When the models on a book cover don’t match the character descriptions within the book, I get annoyed. When they’re too obscured to provide any reference for me at all, doubly so. But of course, I don’t even like people on book covers. I’d much rather get my visual cues from the written words within.

And I realize I’m probably in the minority.

Even so, the passive portrayal of women on book covers is something I lament. Show me a woman of intelligence, bravery, steadiness, intensity, and I will gravitate toward that book. I’m tired of reading about passive doormats who are led around from one calamity to the next as they’re acted upon by both the hero and the villain of the story. I certainly don’t want that aesthetic reflected on the cover.

A Heroine’s Lament


Let’s talk about sexism in literature, shall we?

*cracks open ginormous Can O’Worms*

When was the last time we had a series about a brave, courageous heroine facing a juggernaut of a villain? …that wasn’t in the “Thriller” category? …and where the heroine was not referred to as “gutsy” or “feisty” in any of the promotional copy/interviews?

(As an aside, I’m not really sure why the Thriller genre allows for women to take leading roles against heinous bad guys, but I suspect that it makes for higher drama, of the “Ooh, look! She’s part of the more delicate sex, so her chances of success are even lower than if she were a man” variety. Which is sexist.
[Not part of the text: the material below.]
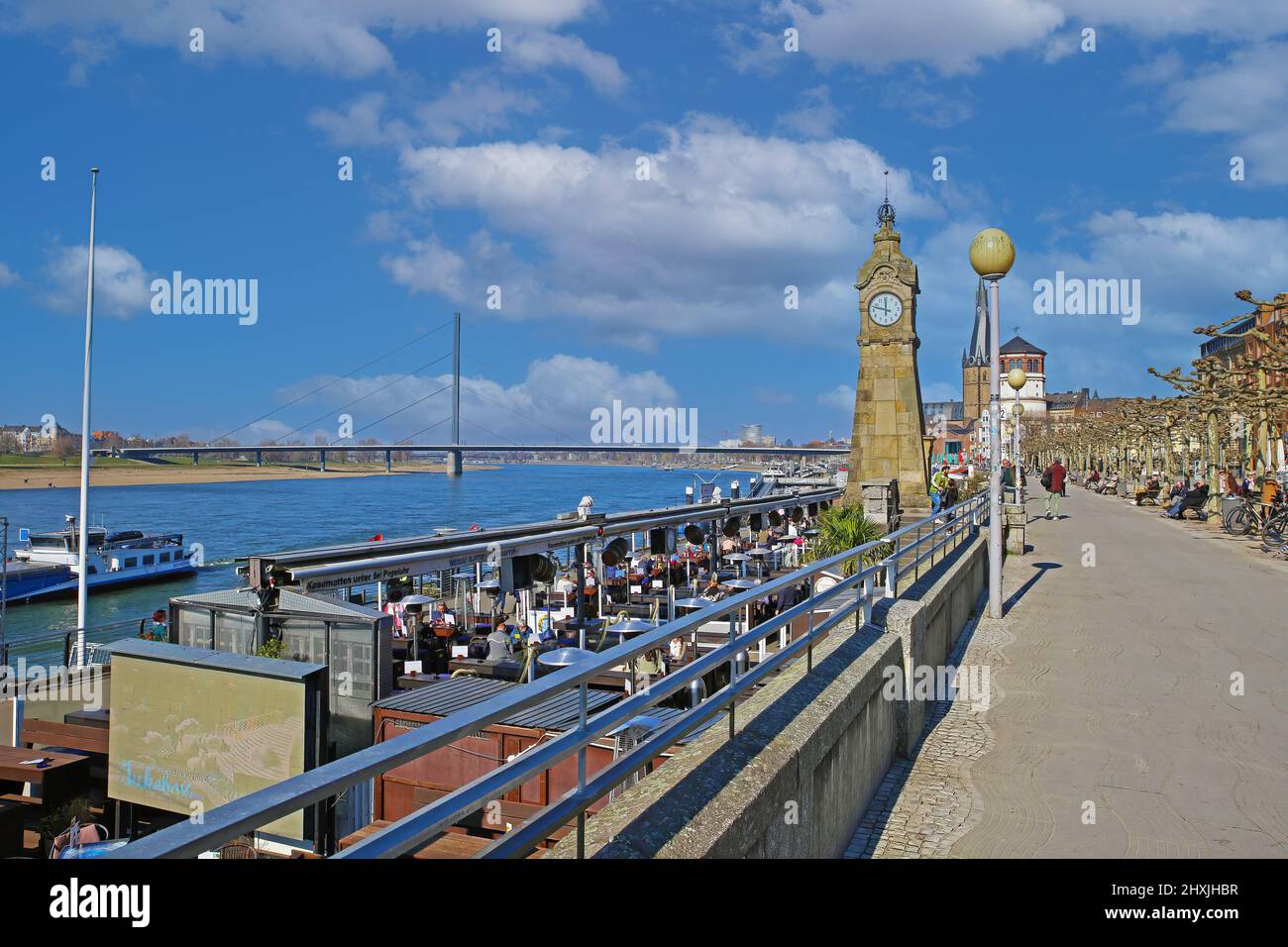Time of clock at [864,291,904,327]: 11:47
But I’ll give the genre kudos for letting women take the lead anyway.)

Now, for those series that do have a brave, courageous heroine facing a juggernaut of a villain, cross out all the stories that play some romantic pairing or love triangle as just as important a conflict.


Sadly, I’m drawing a blank here.

There’s an unspoken line between what’s okay for heroines versus heroes. Heroines, for example, do not get a story that starts when they’re 11 years old and progresses through the next seven years of their life, to culminate in them defeating a genocidal maniac. But seriously, how cool would something like Hattie Potter and the Philosopher’s Stone have been? (And yes, I’m using the British “Philosopher’s Stone,” because we all know that American publishers would have gone back and said, “Hey, we’re changing the name of the book… and your heroine’s a dude now because that sells better.” I’m at least giving the British ones the benefit of the doubt. /cynicism)

Far from the elusive 11-years-old starting point, most of the “strong heroine” books I can think of start with a heroine in the 14- to 16-years-old range. And we all know why.

“Oooooooh! Who’s her love interest?”

When I think “Bildungsromans with girls,” I think of Anne of Green GablesPollyanna, and other such fare. Domestic plots, easily won-over “villains,” muted love possibilities that will grow through sequels as the heroine gets old enough to be paired off, and so forth. These are wonderful books, but they’re also very tame.

Where’s the adventure for a female protagonist? Are there fantasy Bildungsromans that feature girls? Yes, they exist. They maybe don’t get as much attention as boy-as-main-character books do, and there are often some weird dynamics that wouldn’t necessarily work if genders were swapped. Like girls growing up to marry centuries-old fairy-types. (Boys growing up to marry centuries-old fairy-types kind of gets the side-eye from society, don’cha know? But I cringe a little when either gender marries a centuries-old fairy-type, to be honest. Can you imagine the culture shock in that marriage?)

This is a conundrum I’m still kind of muddling through. I have a rule that if someone sees a gap in the spectrum of literature, it’s that someone’s responsibility to fill it. This allows me to fob off other people’s writing projects—(what’s with the whole, “Oh, you’re a writer? I have a book idea that you should write for me” mentality in some people, anyway?)—but at the same time, looking at all the projects on my plate, I’m not so sure I can take up this banner at the moment.

(Which means, of course, that I’m already fiddling around with it in the back of my head.)

I’m at least happy to start the conversation. What values do we place on our heroines vs. our heroes? What restrictions? And why do we do it?

“Why” is the most important question of all. It always points to truth, if you dig deep enough.